Tag kale

The River Cafe’s Pasta with Kale and Lentils Earns an A-

The River Cafe comes to my rescue! The short days and downright cold nights of the last week reminded me that autumn in New England is really two seasons: it begins as the glorious end of summer, with blue skies, brilliantly colored leaves, and warm temperatures; and ends as the beginning of winter, with dark, gray afternoons. Afternoons that make me long for a warming dinner like this pasta with kale and lentils.

The recipe comes from Ruth Rogers and the late Rose Gray of the River Cafe in London (not to be confused with The River Cafe in Brooklyn, NY, where a handsome assistant professor once wooed me). And to be accurate, the recipe is for “Pappardelle with cavolo nero and lentils.”

Cavolo nero, as my “Italian” mother would call it, is a green with many names. It is also called Tuscan kale and lacinato kale, or dinosaur or black kale. And while I love this kale variety, you could use most any dark leafy green. When I cooked the dish last night, I used baby red Russian kale, because that’s what had arrived in our weekly CSA box, and, natch, I nixed the pancetta.

I also used black beluga lentils rather than the Castelluccio or Puy lentils that the recipe called for. All are members of the prized family of small lentils that tend to hold their shape through cooking.

And …. drum roll … The Professor gave the dish an A-!!!

In terms of taste, The Professor liked the combination of flavors. The garlic and onions did some of the heavy lifting, he thought, but the lentils helped too, adding a “not quite meaty” taste.

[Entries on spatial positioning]
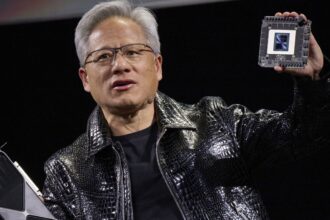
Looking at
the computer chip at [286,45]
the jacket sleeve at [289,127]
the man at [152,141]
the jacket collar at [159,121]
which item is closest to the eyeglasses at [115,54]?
the man at [152,141]

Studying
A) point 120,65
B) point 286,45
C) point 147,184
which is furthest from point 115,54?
point 286,45

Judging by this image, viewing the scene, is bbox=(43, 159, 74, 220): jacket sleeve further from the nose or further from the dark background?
the dark background

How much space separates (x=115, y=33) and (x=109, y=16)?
61 millimetres

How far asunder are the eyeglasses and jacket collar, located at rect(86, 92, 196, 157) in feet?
0.42

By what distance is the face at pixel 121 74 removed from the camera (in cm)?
154

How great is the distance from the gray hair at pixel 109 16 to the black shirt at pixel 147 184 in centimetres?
26

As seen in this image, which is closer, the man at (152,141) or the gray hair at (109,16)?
the man at (152,141)

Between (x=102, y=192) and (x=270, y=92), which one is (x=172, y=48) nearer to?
(x=270, y=92)

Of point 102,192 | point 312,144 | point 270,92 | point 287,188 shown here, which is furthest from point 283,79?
point 102,192

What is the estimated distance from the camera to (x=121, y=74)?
5.04 feet

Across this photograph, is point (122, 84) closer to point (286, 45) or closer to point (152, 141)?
point (152, 141)

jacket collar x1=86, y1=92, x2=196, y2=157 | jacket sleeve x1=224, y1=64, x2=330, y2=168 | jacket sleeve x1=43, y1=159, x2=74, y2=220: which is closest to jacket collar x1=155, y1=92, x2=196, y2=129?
jacket collar x1=86, y1=92, x2=196, y2=157

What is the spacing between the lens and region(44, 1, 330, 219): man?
142 cm

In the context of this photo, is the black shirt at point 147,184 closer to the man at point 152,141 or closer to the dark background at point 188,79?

Task description:
Answer these from the kale and lentil pasta post:
(a) What kind of kale went into the dish the writer cooked last night?
(b) Which lentils replaced the ones the recipe called for?
(c) What grade did The Professor give the dish?

The answer:
(a) Baby red Russian kale
(b) Black beluga lentils
(c) An A-